OK. Playing time, the primal need of all blue-chippers, was the root cause. And we understand. You only get one chance to go from unheard-of JuCo star from the wild west to a high-flyer at a D-1 school. Felix is being realistic here. Coach K’s bench is usually short, with the rotation usually whittled down to seven or eight players by season’s end—the Title run is case in point.
And next year’s pool of talent is outlandishly deep. Even if Felix would have been Singler’s only ‘natural’ backup—he’s 6 foot 6—there’s no telling exactly how much burn he would get. Perhaps during Singler’s rest periods K would prefer to go small with Irving, Smith and Curry/Dawkins, leaving a combination of Plumtrees, Kelly and Josh Hairston to man the paint. It is foreseeable that Felix could be bumped from the lineup due to sheer plenitude of players, at least during the first of his three seasons of eligibility.
So, with K’s first JuCo recruit suddenly out of the picture, where does Duke stand? I’m not too worried about Kyle’s stamina—the Iron Man-esque performance he put on en route to Tournament M.O.P. dispelled the myth that Singler ‘tires out’ at the end of the season. As I said above, even with Kyle out of the game we will have ample speed and scoring ability with the five-headed guard core. The 2010-11 Devils will have plenty of firepower, Felix or no Felix.
The open scholarship also opens up options for the next two recruiting classes.We currently have two players in the truck for 2011: power forward Tyler Adams and wing Michael Gbinije. The coaching staff is also going hard after two of the top 5 prospects in the country—forward Quincy Miller and combo guard Austin Rivers. Many people, including Rivers’ AAU coach, think that the son of Doc will land in Durham. Miller is more nebulous, and his ties to John Calipari and Kentucky are strengthening.
Best case scenario, we land Miller and Rivers to go along with Gbinije and Adams. That’d likely be a top-3 recruiting class along with the hauls of Kentucky and UNC, each of which have already scored commitments from top-10 talents for 2011.
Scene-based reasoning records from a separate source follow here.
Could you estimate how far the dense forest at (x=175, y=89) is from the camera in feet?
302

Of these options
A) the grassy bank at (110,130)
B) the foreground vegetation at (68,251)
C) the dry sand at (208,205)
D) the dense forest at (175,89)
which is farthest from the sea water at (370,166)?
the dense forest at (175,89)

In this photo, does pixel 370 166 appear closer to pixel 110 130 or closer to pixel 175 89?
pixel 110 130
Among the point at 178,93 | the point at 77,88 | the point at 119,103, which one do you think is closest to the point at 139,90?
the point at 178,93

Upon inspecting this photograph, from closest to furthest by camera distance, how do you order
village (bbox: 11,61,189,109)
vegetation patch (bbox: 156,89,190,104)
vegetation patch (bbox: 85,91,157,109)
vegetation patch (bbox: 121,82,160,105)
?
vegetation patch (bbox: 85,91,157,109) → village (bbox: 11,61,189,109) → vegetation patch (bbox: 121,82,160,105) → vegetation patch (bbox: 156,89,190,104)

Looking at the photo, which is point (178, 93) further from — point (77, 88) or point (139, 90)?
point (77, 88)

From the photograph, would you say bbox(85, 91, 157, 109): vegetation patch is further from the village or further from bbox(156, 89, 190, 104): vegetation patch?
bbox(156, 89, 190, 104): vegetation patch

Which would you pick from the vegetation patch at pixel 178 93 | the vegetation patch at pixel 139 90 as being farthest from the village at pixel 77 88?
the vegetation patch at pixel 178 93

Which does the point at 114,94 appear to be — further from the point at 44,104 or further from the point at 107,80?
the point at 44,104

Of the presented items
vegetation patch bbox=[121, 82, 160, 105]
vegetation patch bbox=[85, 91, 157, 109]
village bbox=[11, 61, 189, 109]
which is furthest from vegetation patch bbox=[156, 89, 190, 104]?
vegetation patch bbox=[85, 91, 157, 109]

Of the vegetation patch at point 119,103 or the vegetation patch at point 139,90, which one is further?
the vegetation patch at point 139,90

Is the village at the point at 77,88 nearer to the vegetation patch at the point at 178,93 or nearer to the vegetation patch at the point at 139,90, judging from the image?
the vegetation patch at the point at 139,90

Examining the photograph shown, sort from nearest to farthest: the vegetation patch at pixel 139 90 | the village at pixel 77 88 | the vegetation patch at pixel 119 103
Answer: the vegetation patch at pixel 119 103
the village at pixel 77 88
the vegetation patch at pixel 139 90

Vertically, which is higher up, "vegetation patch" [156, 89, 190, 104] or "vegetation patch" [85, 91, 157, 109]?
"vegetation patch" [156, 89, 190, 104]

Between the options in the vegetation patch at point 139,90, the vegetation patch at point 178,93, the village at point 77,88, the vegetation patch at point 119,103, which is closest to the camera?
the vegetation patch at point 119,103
If Miller winds up in Lexington, we have another spot open for the 2011 class. I suggest we go no-holds-barred after 2011 five-star point guard Quinn Cook. Cook is from the Duke recruiting hotbed D.C.-Maryland-Virginia area, plays in the famed DeMatha program, and is a close friend of Nolan Smith. So Cook has ties to Duke, and let’s be honest—Kyrie Irving will be in the position to jump to the NBA after two seasons in Durham. “Duke point guard” is a legendary title for an athlete, and Cook is a great option to pair with Tyler Thornton should Irving jet to the league earlier than expected.
So in the end, Felix’s surprise non-matriculation will not hurt Duke that much. The extra scholarship will be useful in the next two classes of recruits—2012 is particularly loaded at the wing position. Nonetheless, it is unfortunate that this didn’t work out. Felix will find his niche at some school—probably out west somewhere—but he probably won’t get the chance to play for a coach like K or for a team as high profile as Duke. I feel like Carrick would have earned a healthy chunk of minutes by the 2011-12 season, but perhaps the young man wants to start right away. We wish him good luck in his NCAA career.